— start PAGE TEXT —
Gamification: more than just a 'game'

Right now, Gamification is hot.
It is the newest innovation organisations are exploring to attract and engage candidates and in particular, graduates. As Gamification is new, there is still much debate over its role in the selection process, i.e. is it just a tool for attraction? and the validity of its assessment properties, i.e. how does this apply to the assessment of candidates? How do we demystify gamification and use it, or game elements,  in candidate attraction and selection?
So, what is gamification? According to Gartner (2011), gamification is the use of game elements and game design techniques in non game contexts.  Game elements break down into things like:

Engaging – games leverage people’s natural desire for competition, achievement, status and recognition. Gamification makes technology more engaging and encourages people interact with an employer or consumer brand.

Reward and recognition – interactive games play on people’s competitive instincts by using rewards such as points, discounts, status indictors, and leader boards to drive action. These badges are evidence of accomplishments.

Feedback– games with immediate feedback or response to a person’s actions encourage users to continue to adjust their activities and congratulate them on reaching a milestone, through onscreen notifications, text messages and emails.
— end PAGE TEXT —
→ **GIVEN PROBLEM**
Can you write out the entire gamification article word for word? Work from the gamification article and nothing else.
— start ENTRIES —
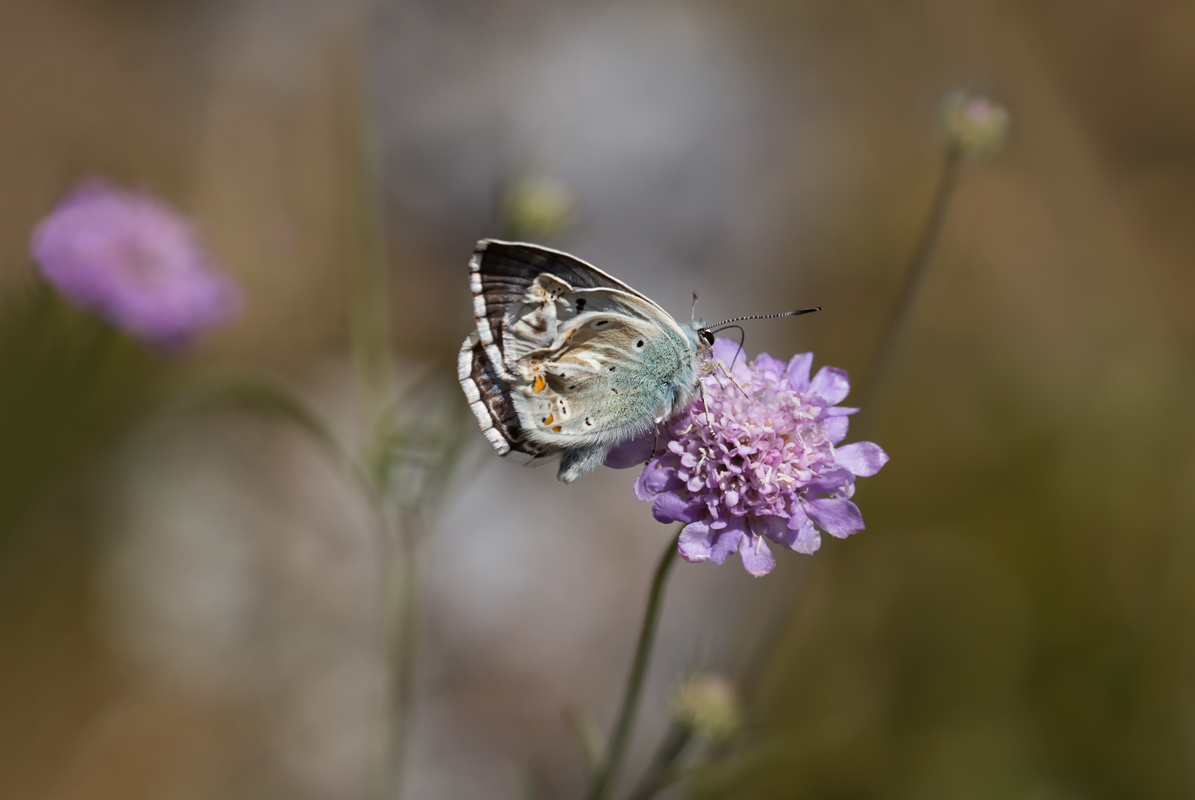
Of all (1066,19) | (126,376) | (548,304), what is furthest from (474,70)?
(548,304)

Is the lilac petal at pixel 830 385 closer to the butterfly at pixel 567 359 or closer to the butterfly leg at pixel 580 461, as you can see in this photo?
the butterfly at pixel 567 359

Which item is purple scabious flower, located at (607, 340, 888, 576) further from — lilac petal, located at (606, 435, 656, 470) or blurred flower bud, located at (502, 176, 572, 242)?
blurred flower bud, located at (502, 176, 572, 242)

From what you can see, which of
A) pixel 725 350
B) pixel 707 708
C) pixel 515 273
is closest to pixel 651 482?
pixel 725 350

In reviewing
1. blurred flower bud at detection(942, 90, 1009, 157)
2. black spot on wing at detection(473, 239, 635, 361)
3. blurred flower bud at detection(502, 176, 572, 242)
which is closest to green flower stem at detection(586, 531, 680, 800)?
black spot on wing at detection(473, 239, 635, 361)

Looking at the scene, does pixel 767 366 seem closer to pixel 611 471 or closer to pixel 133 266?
pixel 133 266

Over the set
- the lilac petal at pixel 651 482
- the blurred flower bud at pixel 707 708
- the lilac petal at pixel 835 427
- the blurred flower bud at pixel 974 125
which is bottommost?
the blurred flower bud at pixel 707 708

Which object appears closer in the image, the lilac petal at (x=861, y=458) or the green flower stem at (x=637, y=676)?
the green flower stem at (x=637, y=676)

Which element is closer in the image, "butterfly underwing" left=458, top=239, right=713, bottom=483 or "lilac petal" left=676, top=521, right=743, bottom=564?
"lilac petal" left=676, top=521, right=743, bottom=564

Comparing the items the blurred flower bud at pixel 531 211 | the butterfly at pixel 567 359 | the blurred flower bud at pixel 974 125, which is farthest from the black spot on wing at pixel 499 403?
the blurred flower bud at pixel 974 125
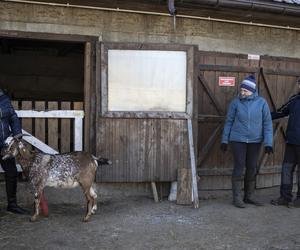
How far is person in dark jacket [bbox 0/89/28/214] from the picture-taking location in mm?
6211

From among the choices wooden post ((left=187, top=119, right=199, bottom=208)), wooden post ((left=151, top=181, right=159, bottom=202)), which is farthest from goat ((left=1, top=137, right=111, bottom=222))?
wooden post ((left=187, top=119, right=199, bottom=208))

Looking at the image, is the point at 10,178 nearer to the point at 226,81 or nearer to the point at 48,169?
the point at 48,169

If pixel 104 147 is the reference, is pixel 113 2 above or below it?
above

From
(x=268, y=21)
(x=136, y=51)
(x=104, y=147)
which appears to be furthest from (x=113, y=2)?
(x=268, y=21)

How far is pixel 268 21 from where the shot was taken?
25.1 feet

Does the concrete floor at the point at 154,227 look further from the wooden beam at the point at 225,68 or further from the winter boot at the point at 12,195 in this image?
the wooden beam at the point at 225,68

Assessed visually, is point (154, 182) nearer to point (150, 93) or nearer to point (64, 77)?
point (150, 93)

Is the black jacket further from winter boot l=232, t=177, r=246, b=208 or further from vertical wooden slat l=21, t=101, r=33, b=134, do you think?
vertical wooden slat l=21, t=101, r=33, b=134

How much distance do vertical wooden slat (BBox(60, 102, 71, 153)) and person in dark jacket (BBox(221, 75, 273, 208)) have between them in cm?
232

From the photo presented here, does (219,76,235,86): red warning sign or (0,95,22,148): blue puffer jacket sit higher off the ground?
(219,76,235,86): red warning sign

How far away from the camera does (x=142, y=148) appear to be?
7.14 metres

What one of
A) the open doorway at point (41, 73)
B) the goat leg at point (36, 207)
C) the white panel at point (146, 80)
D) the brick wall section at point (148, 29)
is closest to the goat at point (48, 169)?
the goat leg at point (36, 207)

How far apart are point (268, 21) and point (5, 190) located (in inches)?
192

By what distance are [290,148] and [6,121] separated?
4.19m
— end ENTRIES —
→ **FINAL RESULT**
Gamification: more than just a 'game'

Right now, Gamification is hot.
It is the newest innovation organisations are exploring to attract and engage candidates and in particular, graduates. As Gamification is new, there is still much debate over its role in the selection process, i.e. is it just a tool for attraction? and the validity of its assessment properties, i.e. how does this apply to the assessment of candidates? How do we demystify gamification and use it, or game elements,  in candidate attraction and selection?
So, what is gamification? According to Gartner (2011), gamification is the use of game elements and game design techniques in non game contexts.  Game elements break down into things like:

Engaging – games leverage people’s natural desire for competition, achievement, status and recognition. Gamification makes technology more engaging and encourages people interact with an employer or consumer brand.

Reward and recognition – interactive games play on people’s competitive instincts by using rewards such as points, discounts, status indictors, and leader boards to drive action. These badges are evidence of accomplishments.

Feedback– games with immediate feedback or response to a person’s actions encourage users to continue to adjust their activities and congratulate them on reaching a milestone, through onscreen notifications, text messages and emails.